Surely this becomes even more problematic when you introduce this to e-scooter and bike service models?
Apollo is a significant insurer in the E-Scooter and E-bike space. Both the private ownership and the shared services models are set for long-term growth in my opinion. Cities globally are striving to be greener and reduce traffic. Expansion of these services have only been accelerated to COVID as cities look to offer alternatives to public, mass transport. Huge investments are being made in infrastructure to support micro-mobility and consumers are also favouring a private open-air form of transportation.
The effects of the pandemic will last with consumers for years and this will positively impact the adoption of micro-mobility. It is an extremely good solution for the 1-5 mile journeys, which in many geographies will make up over 60% of trips made.
Insuring a new form of transportation is not easy. Even more so in this space as it is such a new model so we do not have a traditional comparison to benchmark against. In this space, more than all others, insurance can actually be a blocker to a micro-mobility company launching in a certain territory. Again, the solution to entering this space where there is uncertainty is a long-term partnership with the client and co-collaboration.
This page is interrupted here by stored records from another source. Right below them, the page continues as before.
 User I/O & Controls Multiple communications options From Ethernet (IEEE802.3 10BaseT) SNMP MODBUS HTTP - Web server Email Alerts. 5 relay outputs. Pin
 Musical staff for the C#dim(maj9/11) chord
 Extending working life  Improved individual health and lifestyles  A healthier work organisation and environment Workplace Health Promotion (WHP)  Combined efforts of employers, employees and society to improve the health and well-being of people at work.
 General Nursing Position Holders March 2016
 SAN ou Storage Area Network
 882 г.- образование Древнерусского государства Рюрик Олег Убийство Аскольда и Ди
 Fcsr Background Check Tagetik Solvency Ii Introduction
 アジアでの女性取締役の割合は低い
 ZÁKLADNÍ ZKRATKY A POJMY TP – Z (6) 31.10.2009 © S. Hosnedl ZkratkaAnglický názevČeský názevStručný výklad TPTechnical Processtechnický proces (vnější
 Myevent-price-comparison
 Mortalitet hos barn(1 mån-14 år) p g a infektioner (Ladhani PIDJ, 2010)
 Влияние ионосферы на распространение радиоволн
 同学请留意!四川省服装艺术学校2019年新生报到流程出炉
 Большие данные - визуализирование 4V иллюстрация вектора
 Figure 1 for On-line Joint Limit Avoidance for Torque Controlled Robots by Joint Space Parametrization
The solution today will likely look very different from the solution in the future but if both parties are agile and willing to evolve the insurance offering and pricing over time as the data develops, all parties should be protected.
How do you see the insurance sector evolving towards 2030, where we will start to see even more progressive transport systems such as autonomous vehicles?
I do not see the rapid evolution of the transportation sector slowing any time soon. I think we will continue to see the adoption of subscription Car services as opposed to traditional vehicle ownership and we will see significant growth in micro-mobility. Clearly, the major disruptor to the sector will be autonomous vehicles and opinions on the timelines for that modality and the way it will be introduced differ.
Theoretically, the largest challenge for AV surrounds the interaction between AVs and human drivers. So will we see AV only lanes? Will they start with long-haul trips before expanding to inner urban areas? You then need to think about the impact on ownership. Will this eliminate private ownership and thus personal lines Motor insurance as a result? Will AVs be controlled by the Automotive companies that are already making statements that they do not plan to sell cars in 5 years?
The challenges for insurance with respect to AVs will be great. Regulation will need to be put in place surrounding AV insurance. Currently, opinions within the insurance industry differ on whether AVs should be covered under a Motor Program or a public or products liability program – or even a cyber liability programme. As an insurance industry, we can be guilty of forcing square pegs in round holes. As such, I think we need to start thinking of a new insurance line – Autonomous Vehicle Liability cover.